Upper Approximation Bounds for Neural Oscillators

Neural oscillators, originating from second-order ordinary differential equations (ODEs), have demonstrated strong performance in stably learning causal mappings between long-term sequences or continuous temporal functions, as well as in accurately approximating physical systems. However, theoretically quantifying the capacities of their neural network architectures remains a significant challenge. In this study, the neural oscillator consisting of a second-order ODE followed by a multilayer perceptron (MLP) is considered. Its upper approximation bound for approximating causal and uniformly continuous operators between continuous temporal function spaces and that for approximating uniformly asymptotically incrementally stable second-order dynamical systems are derived.
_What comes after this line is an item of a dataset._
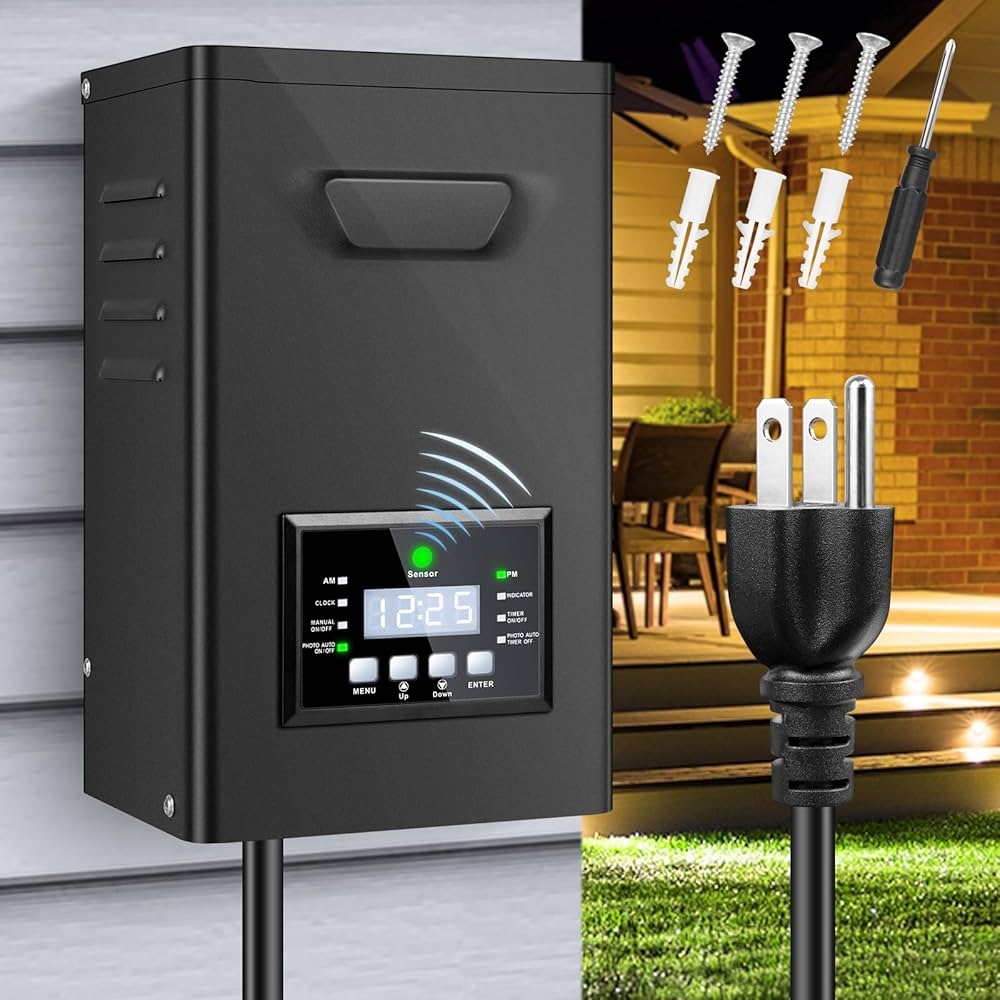 150W Low Voltage Landscape Transformer Landscape Lighting Transformer With Timer And Photocell Sensor 120V AC To 12V 15V AC Outdoor Weatherproof Low Voltage Transformers For Landscape Lighting Amazon Tools Home Improvement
The established proof method of the approximation bound for approximating the causal continuous operators can also be directly applied to state-space models consisting of a linear time-continuous complex recurrent neural network followed by an MLP. Theoretical results reveal that the approximation error of the neural oscillator for approximating the second-order dynamical systems scales polynomially with the reciprocals of the widths of two utilized MLPs, thus overcoming the curse of parametric complexity. The convergence rates of two established approximation error bounds are validated through four numerical cases. These results provide a robust theoretical foundation for the effective application of the neural oscillator in science and engineering.